Giovanna Hopkins from Soomo Learning says that being on chat for eight hours is very demanding. You’re always “on” and multitasking between customer conversations. Reducing the chance for burnout is a key aspect of a great schedule.

Flexibility can really help keep agents fresh, even when the work becomes difficult.

Rachel Wallace from MassageBook emphasizes the need for agents to take time to themselves: “The team communicates heavily throughout the day and has the freedom to switch between channels should they have a really difficult phone call or chat.”

Negotiating lunch and bathroom breaks when stuck on an epic chat is a common concern for agents, too. Or even tougher: If a customer still needs help but the shift is ending, how does an agent handle it?
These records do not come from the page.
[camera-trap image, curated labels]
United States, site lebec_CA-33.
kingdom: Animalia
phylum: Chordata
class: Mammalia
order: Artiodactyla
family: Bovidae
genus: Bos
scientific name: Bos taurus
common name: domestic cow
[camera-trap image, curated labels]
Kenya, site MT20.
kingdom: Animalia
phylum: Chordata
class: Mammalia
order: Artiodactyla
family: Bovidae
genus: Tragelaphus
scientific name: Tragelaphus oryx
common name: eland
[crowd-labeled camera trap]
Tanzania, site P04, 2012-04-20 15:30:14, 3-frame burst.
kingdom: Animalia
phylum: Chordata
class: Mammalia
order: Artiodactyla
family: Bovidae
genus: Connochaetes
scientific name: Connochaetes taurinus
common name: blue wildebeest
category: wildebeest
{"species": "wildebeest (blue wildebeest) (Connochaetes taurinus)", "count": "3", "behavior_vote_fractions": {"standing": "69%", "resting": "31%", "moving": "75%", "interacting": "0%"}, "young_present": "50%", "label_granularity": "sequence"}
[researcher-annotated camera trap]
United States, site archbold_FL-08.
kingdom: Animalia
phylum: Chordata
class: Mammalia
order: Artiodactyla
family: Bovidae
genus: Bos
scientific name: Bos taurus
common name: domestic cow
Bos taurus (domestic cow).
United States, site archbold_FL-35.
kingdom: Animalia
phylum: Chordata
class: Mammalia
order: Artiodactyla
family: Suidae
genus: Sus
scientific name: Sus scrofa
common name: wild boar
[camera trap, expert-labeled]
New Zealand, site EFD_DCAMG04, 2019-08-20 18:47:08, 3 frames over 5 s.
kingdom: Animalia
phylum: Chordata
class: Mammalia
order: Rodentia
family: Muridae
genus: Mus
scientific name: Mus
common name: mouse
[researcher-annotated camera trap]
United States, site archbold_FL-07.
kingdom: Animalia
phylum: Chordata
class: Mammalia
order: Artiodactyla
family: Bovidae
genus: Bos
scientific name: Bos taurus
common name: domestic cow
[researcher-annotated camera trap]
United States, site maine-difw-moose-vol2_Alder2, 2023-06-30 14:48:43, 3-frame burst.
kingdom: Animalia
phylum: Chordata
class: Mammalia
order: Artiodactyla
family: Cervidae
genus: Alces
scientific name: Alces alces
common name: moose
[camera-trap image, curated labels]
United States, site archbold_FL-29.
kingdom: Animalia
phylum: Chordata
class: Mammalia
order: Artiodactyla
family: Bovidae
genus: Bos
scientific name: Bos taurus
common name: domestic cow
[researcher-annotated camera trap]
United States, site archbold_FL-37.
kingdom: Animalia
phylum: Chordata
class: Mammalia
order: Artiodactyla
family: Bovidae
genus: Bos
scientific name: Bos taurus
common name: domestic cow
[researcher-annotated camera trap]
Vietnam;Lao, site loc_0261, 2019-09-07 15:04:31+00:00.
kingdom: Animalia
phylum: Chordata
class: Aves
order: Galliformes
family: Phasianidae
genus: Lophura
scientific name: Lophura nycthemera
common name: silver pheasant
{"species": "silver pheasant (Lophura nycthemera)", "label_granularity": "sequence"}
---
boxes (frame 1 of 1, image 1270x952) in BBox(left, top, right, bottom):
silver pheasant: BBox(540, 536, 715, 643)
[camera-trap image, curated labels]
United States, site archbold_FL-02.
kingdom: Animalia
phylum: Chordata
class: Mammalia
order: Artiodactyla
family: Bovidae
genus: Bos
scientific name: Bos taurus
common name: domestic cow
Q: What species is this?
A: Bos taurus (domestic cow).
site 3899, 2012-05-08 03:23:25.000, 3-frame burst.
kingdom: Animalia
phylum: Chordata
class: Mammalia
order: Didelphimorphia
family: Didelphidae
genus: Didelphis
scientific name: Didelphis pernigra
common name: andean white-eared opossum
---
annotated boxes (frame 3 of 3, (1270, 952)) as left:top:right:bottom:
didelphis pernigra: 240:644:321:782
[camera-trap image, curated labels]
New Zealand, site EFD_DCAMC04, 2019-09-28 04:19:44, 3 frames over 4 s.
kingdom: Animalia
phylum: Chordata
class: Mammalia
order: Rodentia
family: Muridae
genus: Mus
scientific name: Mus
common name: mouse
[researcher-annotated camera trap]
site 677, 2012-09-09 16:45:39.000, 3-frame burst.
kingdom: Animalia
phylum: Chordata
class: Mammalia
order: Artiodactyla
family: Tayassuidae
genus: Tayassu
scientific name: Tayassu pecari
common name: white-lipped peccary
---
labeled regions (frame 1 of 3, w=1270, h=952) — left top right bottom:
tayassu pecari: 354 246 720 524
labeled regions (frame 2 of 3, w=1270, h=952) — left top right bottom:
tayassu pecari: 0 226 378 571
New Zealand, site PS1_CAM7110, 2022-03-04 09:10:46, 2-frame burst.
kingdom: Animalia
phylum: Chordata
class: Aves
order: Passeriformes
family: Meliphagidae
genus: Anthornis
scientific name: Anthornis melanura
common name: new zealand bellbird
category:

Set guidelines for how early agents turn off their availability before the end of their shift to prevent them from getting trapped in a never-ending queue of chats. Or alternatively, encourage agents to warmly transfer chats to someone else who is available, either by leaving notes in the chat or pinging details in Slack.

Keep your schedule consistent

Try to keep your chat support schedule as consistent as possible from week to week. Not only will it reduce the amount of time you spend scheduling, but it also limits mental overhead for agents who have to check their schedules and plan around it.

Sarah Betts at Olark says that everyone on their team has their own preference around how long they stay on chat each day, and their schedules reflect that:

“We all get to pick our preferred balance. Some folks work shorter chat shifts, but it’s a predictable pattern. For example, they may work from 9 a.m. to 11 a.m. every Wednesday.”

Once the schedule is ready, distribute it to the team in a manner where everyone can see who is on which channel at what time. Transparency means that everyone will know who should be on chat or working on other things. It can also help teams coordinate lunch or break times where needed.

Evaluate your schedule and improve it

As your customer and team needs fluctuate, there will always be room for improvement when it comes to scheduling.

For agents, collect feedback periodically to check if they’re still happy with the arrangements you’ve made. Are they burning out from too much chat? Do they feel overwhelmed with the volume? Or are they bored with babysitting a quiet queue?

Change it up when it’s not working to keep employee satisfaction high so they can do their best work.

For customers, keep an eye on chat wait times and the number of unanswered chats. If you see either number increasing, it might be worth considering how you can expand your customer support availability.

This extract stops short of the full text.